Florence has already killed 14 people in two states, including several in flash flooding. Volunteer rescue groups such as the Cajun Army and emergency workers are scrambling to save the hundreds of people still trapped by rising floodwater.

“We actually just rescued over 200 people, and we’ve got about another 300 to 500” left to rescue, Cajun Army President Todd Terrell said Sunday. “The water is coming up really fast.”

And in Lumberton, North Carolina — a city submerged by Hurricane Matthew in 2016 — residents are bracing for potential disaster as the Lumber River threatens to burst through a recently patched-up gap in the levee system.

Latest developments

• Widespread power outages: About 760,000 electricity customers in North Carolina and 36,000 in South Carolina don’t have power. But the number of actual people without power is far greater, since a single customer can represent an entire family.

• Florence is lingering in the Southeast: As of Sunday morning, Florence was centered about 20 miles southwest of Columbia, South Carolina, the National Hurricane Center said. It was moving west at 8 mph, whipping 35 mph winds.

• Much more flooding to come: Florence is expected to leave a total of 40 inches of rain in North Carolina and the northeastern tip of South Carolina, the hurricane center said. Some other parts of South Carolina will be left with 15 inches of rain.

• Watch out for landslides, too: “In addition to the flash flood and flooding threat, landslides are possible in the higher terrain of the southern and central Appalachians across western North Carolina into southwest Virginia,” the hurricane center said.

Looting is a problem: Police arrested five people who allegedly looted a Dollar General store in Wilmington, North Carolina. Another person was arrested for allegedly looting an Exxon gas station and convenience store in the same city.

‘Let’s get in the truck and get out of here’

Residents in Lumberton watched nervously as the Lumber River swelled 10 feet deeper than flood stage. The city was submerged for days after 2016’s Hurricane Matthew.

Volunteers and city workers have been filling sandbags, trying to plug a low point in the levee system before the river crests.

Bobby Hunt’s house is still damaged from Matthew. As the river kept rising Sunday, he knew it was time to flee.

“Let’s get in the truck and get out of here,” Hunt said as his family quickly left their boarded-up home.

Hunt said Matthew caught them by surprise with flooding in the middle of the night. He’s not waiting for that to happen again.

The Lumber River is rising faster than expected, officials said. It’s likely to reach 24 feet by midday Sunday — 11 feet beyond flood stage.

And once the river reaches 26 feet, authorities predicted, the barriers will be overwhelmed.

Causes of death include electrocution and fallen trees

Authorities say 14 deaths have been linked to Florence:

— Three people who died in flash flooding or swift water on roads in Duplin County, North Carolina

— Two people who died in a storm-related fire in Cumberland County, North Carolina

— A mother and a child who were killed when a tree fell on their house in Wilmington, North Carolina

— Two people who died from carbon monoxide poisoning in Horry County, South Carolina.

— A woman in South Carolina who struck a downed tree while she was driving.

— A person who was killed in Georgetown County, South Carolina.

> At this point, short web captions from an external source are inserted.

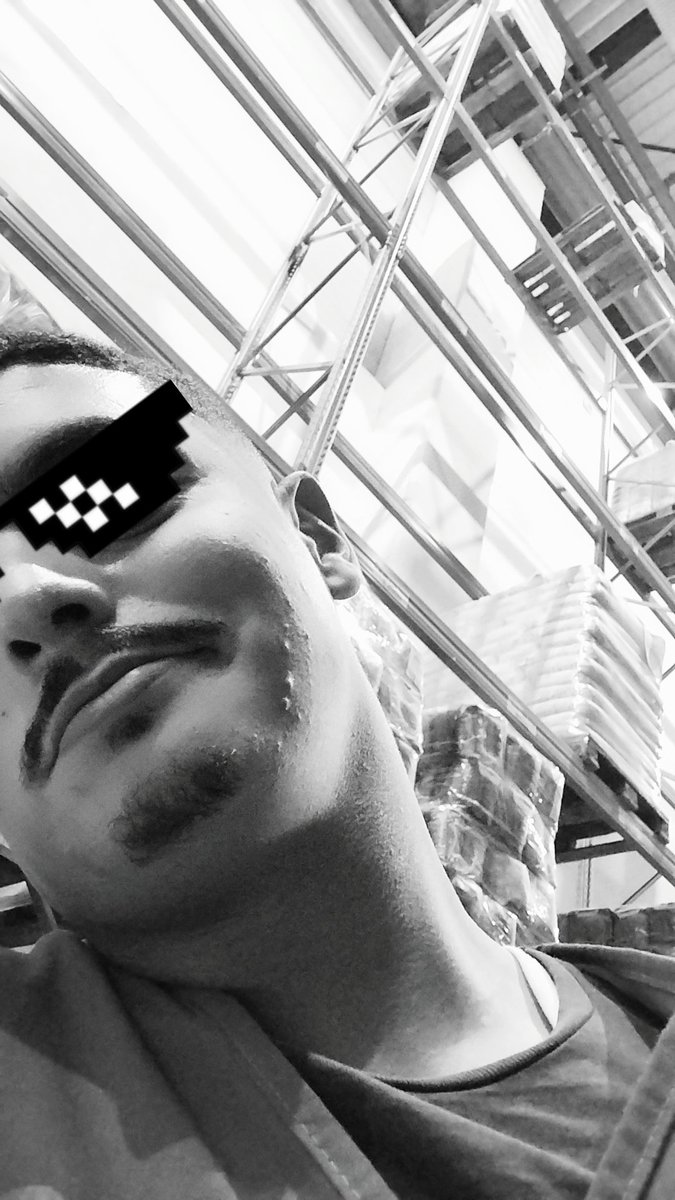 عثمااان tweet media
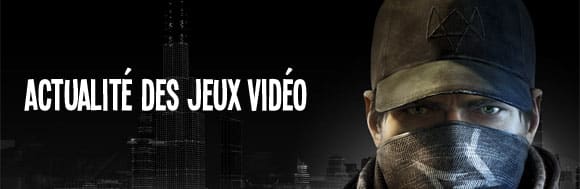 actu-jeux-video.jpg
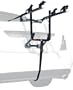 Allen Deluxe 2-Bike Trunk Mount Rack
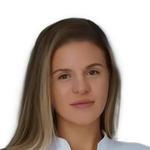 Гастроэнтеролог Тюлина К. Ю., Нижний Новгород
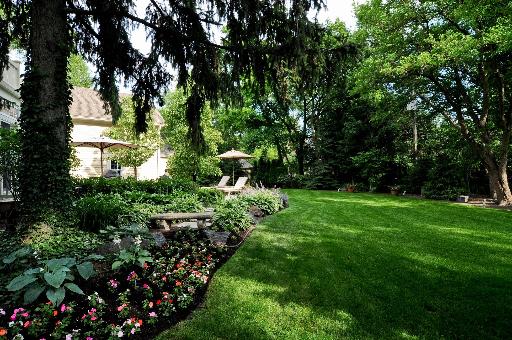 982 Vernon Ave, Glencoe, IL 60022 photo 15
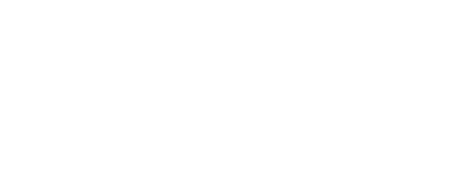 Aflac Value Rider - Paycheck Icon White Png (450x300), Png Download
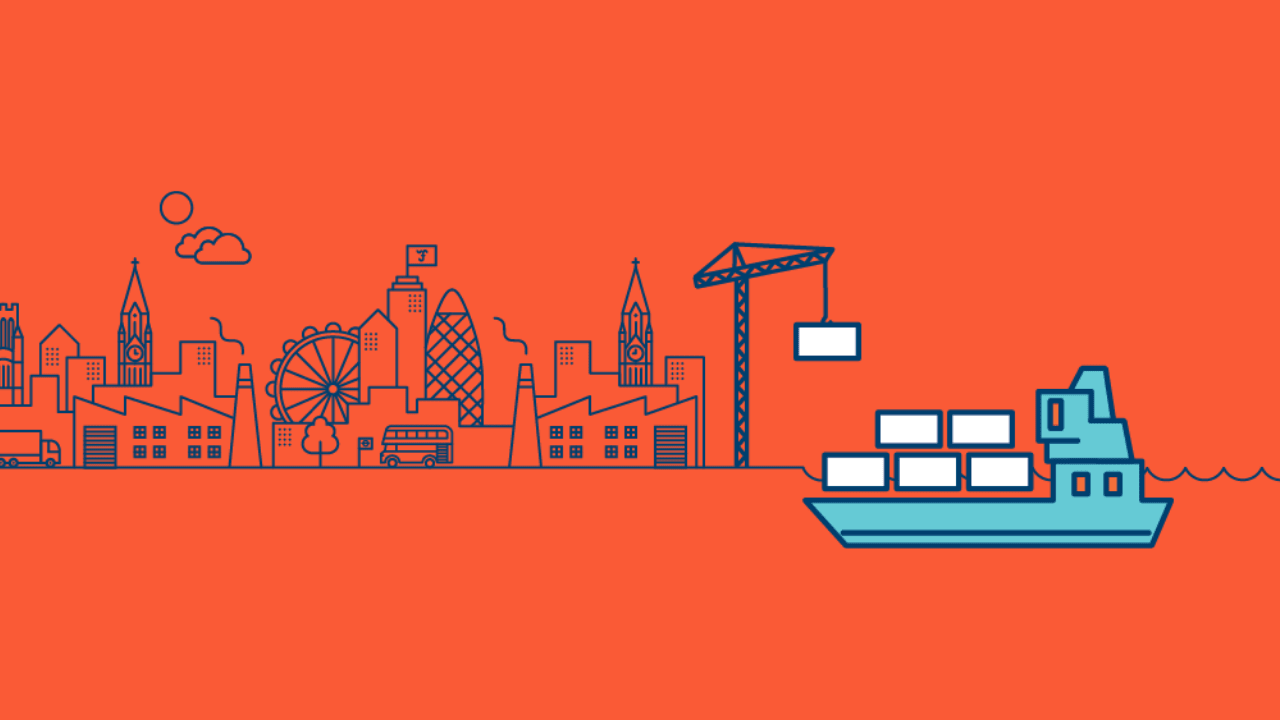 ultimatefinance.co.uk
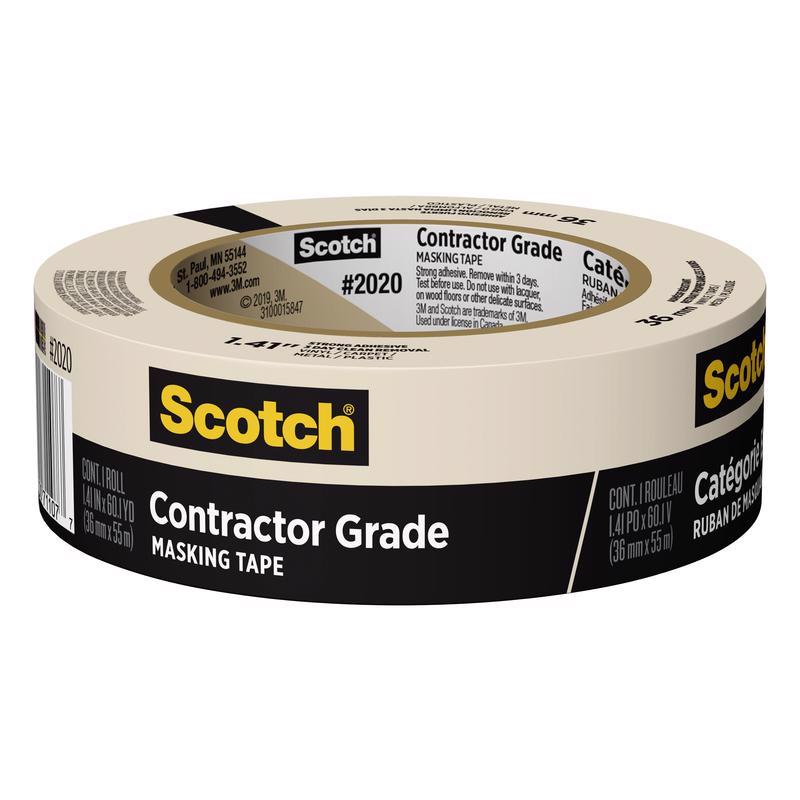 Manufacturers Direct 2020-36A-HD 2020-36AP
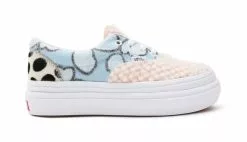 Vans Super Comfycush S (Mixed Cozy) Multicolore / Multicolor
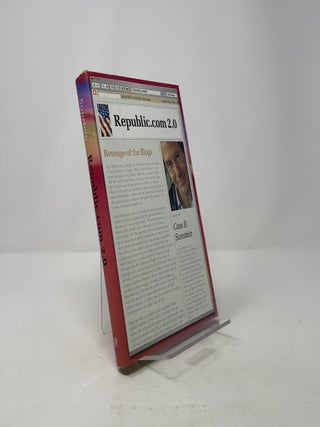 Republic.com 2.0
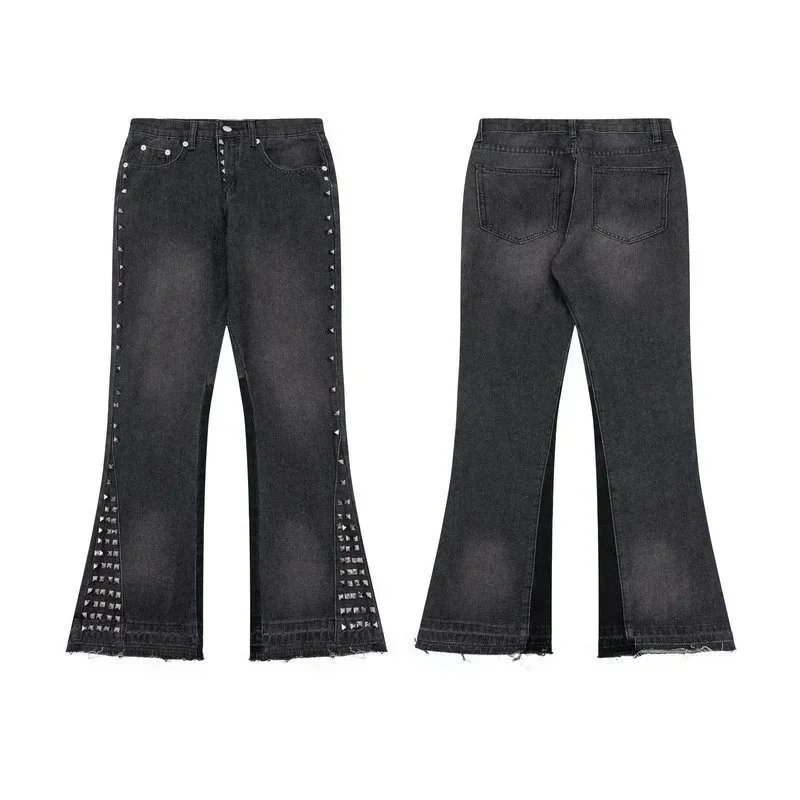 Product view 25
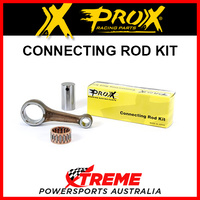 ProX 03.2325 Yamaha XT 225 1992-2007 Connecting Rod Kit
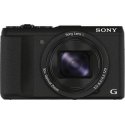 Objektyvas Irix Cine 150mm T3.0 Tele do Sony E [IL-C150T-SE-M] Metrinis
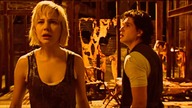 Silent Hill: Apokalipsa 3D - zwiastun PL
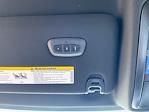 New 2024 Ram 2500 Big Horn Crew Cab 4WD Pickup for sale #R2771 - photo 55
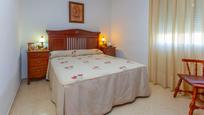 Bedroom of Flat for sale in Jerez de la Frontera  with Terrace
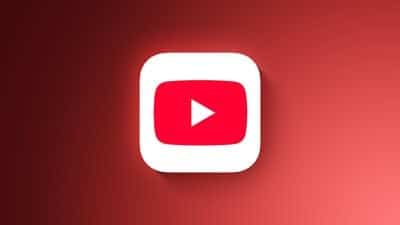 YouTube kończy wsparcie dla starszych iPhone’ów w najnowszej wersji aplikacji iOS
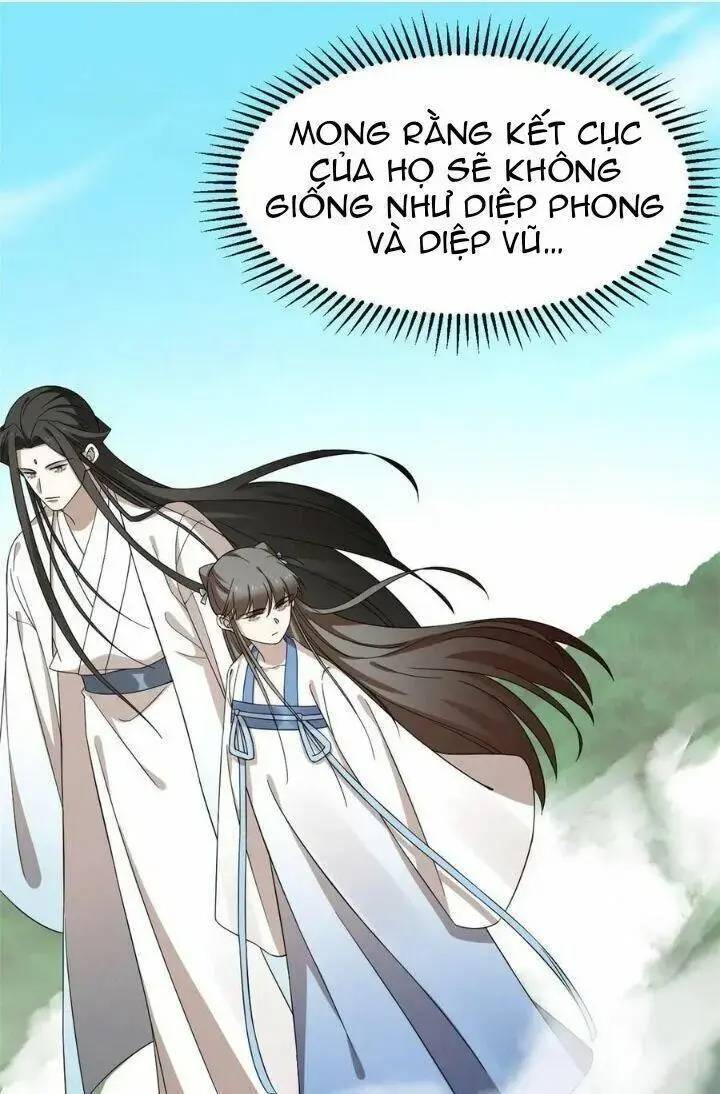 ĐỘC BỘ THIÊN HẠ ĐẶC CÔNG THẦN Y TIỂU THÚ PHI: Chapter 268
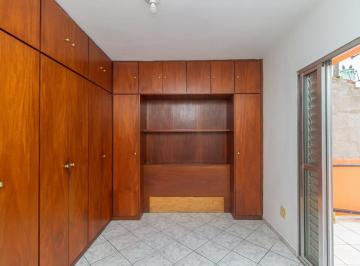 DSC_20260606_025659_000.jpeg · Funcional sobrado para venda em Socorro com 2 quartos, 124m² - maurorapozo#4N2IM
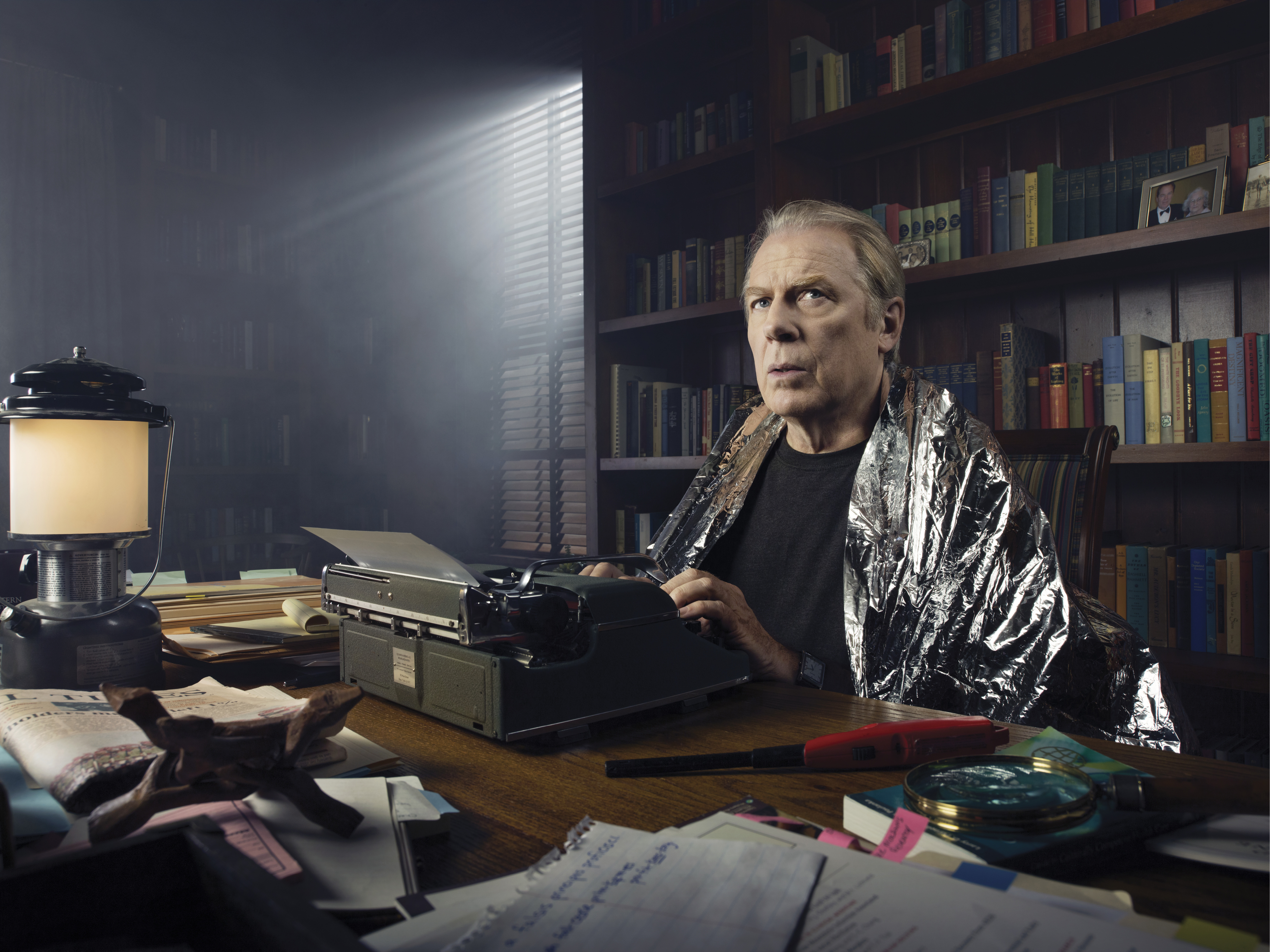 Chuck Better Call Saul - HD Wallpaper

State officials have not released more details on why that death is storm-related.

— A woman who suffered cardiac arrest in Hampstead, North Carolina. When emergency responders tried to reach her, their path was blocked by fallen trees.

— A man who was killed while checking on his dogs in Lenoir County, North Carolina.

— Another man in Lenoir County who was electrocuted while trying to connect two extension cords.

As much of North Carolina faces flooding for days, Gov. Roy Cooper said the risk of more deaths is quite real.

“Remember: Most storm deaths occur from drowning in fresh water, often in cars,” he said. “Don’t drive across standing or moving water.”